━━ Tekst źródłowy ━━

Jakoś nie mogę sobie tego wyobrazić...
ejo - Wto Wrz 28, 2010 7:31 am
No cóż, to już twoja sprawa jaką masz wyobraźnie, ja tam jakoś potrafię zrozumieć że są rożni ludzie i że osoby zajmujące sie usługami weselnymi muszą być pomysłowe i elastyczne.
Natomiast co do stwierdzenia że nie wiem co to reportaż to może masz racje bo sie tym nie zajmuje zawodowo,ale jeśli wchodzę na stronę jednego, dwóch czy dziesięciu fotografów i pod hasłem "reportaż" widzę po kilka fotek bukietów, obrączek, spinek czy butów, to chyba mam prawo uważać że dla niektórych fotografów takie zdjęcia to istotny wątek REPORTAŻU. Jeśli sie jednak mylę to bardzo chętnie uzupełnię swoje braki w tym temacie, oświeć mnie, skoro według Ciebie takie zdjęcia to nie reportaż to co to jest????
mazurowicz.com - Wto Wrz 28, 2010 7:50 am
No właśnie , większość fotografów sama nie wie co to reportaż jest , jak widzisz takie chodzenie po stronach wprowadza w błąd. Skoro robią tyle detali i rzuca się to w oczy , a tym bardziej reszta materiału nie trzyma się całości to nie jest to reportaż. Znów ciężko mi się odnieść bo tego nie widziałem ale domyślam się o co chodzi. Teoretycznie każdy mógłby napisać że zdjęcia które robi podczas dnia to reportaż , ale w rezultacie tak nie jest
Poza tym weź pod uwagę , że np tak jak ja , na stronie mam przebrane zdjęcia obecnie z około 20 ślubów a więc nie da się po tym ocenić do końca stylu pracy. Trzeba zobaczyć choćby częściowo cały materiał. Nie robię praktycznie w ogóle takich zdjęć detali a jeśli już nie takim wąskim kontekście jak spinki na zdjęciu , buty , kwiatki itp jeśli już to tego typu detale - http://farm5.static.flick...26357960f_b.jpg czyli złapane w trakcie np. przygotowań . Detale złapane mają jak dla mnie większą wartość przy cały materiale. Moda na detale jako takie czyli to co wspominasz przyszła w sumie zza oceanu , zresztą jak i inne rzeczy w temacie foto ślubnej
Hmm może by wydzielić tą dyskusje bo to chyba trochę nie miejsce na takie rozmowy ?

━━━
━━ Wybrane dane ━━

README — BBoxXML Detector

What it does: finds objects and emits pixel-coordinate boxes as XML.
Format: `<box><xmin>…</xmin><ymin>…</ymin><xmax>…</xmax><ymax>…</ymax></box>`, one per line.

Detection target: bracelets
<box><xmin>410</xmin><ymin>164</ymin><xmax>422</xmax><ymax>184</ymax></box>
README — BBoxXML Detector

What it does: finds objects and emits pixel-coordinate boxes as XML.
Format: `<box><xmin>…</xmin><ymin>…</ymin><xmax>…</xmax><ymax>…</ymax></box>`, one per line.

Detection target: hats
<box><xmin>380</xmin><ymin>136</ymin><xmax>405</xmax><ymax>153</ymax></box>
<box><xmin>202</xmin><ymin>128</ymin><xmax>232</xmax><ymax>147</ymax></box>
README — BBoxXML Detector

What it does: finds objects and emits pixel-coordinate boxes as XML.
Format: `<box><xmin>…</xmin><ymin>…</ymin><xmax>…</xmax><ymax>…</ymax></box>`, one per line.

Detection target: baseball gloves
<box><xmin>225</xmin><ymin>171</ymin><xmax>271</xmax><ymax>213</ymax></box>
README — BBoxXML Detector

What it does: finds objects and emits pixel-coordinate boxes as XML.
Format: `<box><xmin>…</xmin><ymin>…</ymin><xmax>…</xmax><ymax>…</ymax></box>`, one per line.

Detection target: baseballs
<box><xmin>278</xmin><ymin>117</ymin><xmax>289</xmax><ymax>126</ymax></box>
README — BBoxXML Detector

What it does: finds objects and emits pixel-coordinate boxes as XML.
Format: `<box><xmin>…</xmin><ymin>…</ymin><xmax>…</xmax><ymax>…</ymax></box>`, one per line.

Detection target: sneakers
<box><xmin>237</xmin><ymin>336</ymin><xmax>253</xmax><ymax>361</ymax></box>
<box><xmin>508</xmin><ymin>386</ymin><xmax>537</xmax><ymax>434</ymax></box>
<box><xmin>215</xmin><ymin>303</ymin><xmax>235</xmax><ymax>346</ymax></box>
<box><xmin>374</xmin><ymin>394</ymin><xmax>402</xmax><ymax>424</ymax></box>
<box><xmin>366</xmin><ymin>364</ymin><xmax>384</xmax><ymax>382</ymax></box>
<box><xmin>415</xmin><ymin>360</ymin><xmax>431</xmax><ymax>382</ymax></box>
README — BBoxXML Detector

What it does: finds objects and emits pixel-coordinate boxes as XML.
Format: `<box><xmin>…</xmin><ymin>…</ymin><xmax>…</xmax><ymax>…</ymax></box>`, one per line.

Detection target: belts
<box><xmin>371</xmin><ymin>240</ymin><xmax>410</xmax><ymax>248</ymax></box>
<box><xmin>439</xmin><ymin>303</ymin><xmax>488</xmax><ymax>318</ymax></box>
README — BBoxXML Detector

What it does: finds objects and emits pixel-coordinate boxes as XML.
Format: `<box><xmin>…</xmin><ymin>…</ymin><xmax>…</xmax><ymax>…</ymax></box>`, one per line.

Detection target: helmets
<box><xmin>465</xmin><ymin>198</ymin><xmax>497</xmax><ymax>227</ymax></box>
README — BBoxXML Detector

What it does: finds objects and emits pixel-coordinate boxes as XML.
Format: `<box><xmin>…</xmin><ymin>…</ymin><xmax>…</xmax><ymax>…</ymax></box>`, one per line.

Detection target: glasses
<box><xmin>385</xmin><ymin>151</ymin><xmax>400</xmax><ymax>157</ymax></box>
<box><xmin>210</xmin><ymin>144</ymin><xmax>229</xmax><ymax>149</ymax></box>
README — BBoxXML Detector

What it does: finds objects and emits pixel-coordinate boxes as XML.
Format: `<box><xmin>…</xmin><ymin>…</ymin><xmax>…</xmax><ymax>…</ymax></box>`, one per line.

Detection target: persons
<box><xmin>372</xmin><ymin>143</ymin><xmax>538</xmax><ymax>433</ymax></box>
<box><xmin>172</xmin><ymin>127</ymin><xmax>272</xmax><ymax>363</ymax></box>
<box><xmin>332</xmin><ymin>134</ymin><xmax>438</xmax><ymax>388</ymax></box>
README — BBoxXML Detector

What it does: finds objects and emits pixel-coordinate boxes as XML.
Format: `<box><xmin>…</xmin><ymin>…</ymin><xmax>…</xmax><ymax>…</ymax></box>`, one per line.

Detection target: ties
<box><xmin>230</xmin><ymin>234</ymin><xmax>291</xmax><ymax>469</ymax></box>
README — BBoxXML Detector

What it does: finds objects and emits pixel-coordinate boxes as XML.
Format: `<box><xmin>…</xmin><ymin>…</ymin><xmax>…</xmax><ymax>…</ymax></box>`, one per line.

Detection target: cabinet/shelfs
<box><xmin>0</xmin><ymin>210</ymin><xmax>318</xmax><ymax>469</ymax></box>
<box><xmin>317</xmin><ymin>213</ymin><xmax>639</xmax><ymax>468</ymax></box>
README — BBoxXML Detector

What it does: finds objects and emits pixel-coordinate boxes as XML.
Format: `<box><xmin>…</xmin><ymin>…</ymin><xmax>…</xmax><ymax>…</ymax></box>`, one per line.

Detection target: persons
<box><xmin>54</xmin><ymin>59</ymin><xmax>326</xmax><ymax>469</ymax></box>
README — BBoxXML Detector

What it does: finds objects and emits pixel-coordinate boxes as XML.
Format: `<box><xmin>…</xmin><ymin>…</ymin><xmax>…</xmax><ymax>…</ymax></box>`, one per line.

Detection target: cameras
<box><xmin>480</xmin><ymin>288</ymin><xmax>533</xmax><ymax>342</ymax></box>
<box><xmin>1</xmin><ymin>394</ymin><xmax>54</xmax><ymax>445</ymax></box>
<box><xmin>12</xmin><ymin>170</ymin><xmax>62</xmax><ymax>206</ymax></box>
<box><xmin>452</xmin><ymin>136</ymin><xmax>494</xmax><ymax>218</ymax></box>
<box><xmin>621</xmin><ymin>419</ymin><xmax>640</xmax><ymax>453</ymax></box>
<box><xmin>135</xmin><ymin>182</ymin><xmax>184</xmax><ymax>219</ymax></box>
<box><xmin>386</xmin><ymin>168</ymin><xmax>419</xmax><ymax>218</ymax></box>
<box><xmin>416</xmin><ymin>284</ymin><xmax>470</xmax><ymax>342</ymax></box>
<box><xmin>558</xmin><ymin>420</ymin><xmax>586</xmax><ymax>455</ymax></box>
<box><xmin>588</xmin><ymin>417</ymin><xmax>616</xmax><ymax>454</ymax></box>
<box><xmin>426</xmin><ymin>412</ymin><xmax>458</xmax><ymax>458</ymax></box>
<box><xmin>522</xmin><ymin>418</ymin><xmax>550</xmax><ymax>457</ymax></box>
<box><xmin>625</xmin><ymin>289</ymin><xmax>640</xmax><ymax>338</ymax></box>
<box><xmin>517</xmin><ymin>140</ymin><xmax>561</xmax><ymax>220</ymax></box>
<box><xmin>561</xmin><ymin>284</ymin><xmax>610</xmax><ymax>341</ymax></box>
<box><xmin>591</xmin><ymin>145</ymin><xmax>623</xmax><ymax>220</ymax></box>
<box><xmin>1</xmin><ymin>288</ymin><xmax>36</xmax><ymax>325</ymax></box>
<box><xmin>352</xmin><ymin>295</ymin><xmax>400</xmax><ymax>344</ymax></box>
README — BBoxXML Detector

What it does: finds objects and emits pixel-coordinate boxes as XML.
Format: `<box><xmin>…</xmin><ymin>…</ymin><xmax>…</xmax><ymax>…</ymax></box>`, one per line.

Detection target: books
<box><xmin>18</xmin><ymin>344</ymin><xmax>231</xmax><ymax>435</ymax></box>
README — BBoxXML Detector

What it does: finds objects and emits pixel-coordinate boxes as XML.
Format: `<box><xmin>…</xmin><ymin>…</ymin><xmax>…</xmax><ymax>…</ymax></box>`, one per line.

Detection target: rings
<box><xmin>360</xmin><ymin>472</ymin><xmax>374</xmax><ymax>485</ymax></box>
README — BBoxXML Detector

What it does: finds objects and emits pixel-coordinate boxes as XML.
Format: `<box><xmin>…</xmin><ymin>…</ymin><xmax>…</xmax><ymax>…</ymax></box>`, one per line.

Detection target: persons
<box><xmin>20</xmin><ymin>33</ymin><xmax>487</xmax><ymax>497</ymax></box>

━━━

◆ **Treść zadania**
Skąd według tekstu przyszła moda na zdjęcia detali w fotografii ślubnej? Pozycje nie mają żadnego związku z tekstem.

◆ **Odpowiedź do zadania**
Zza oceanu.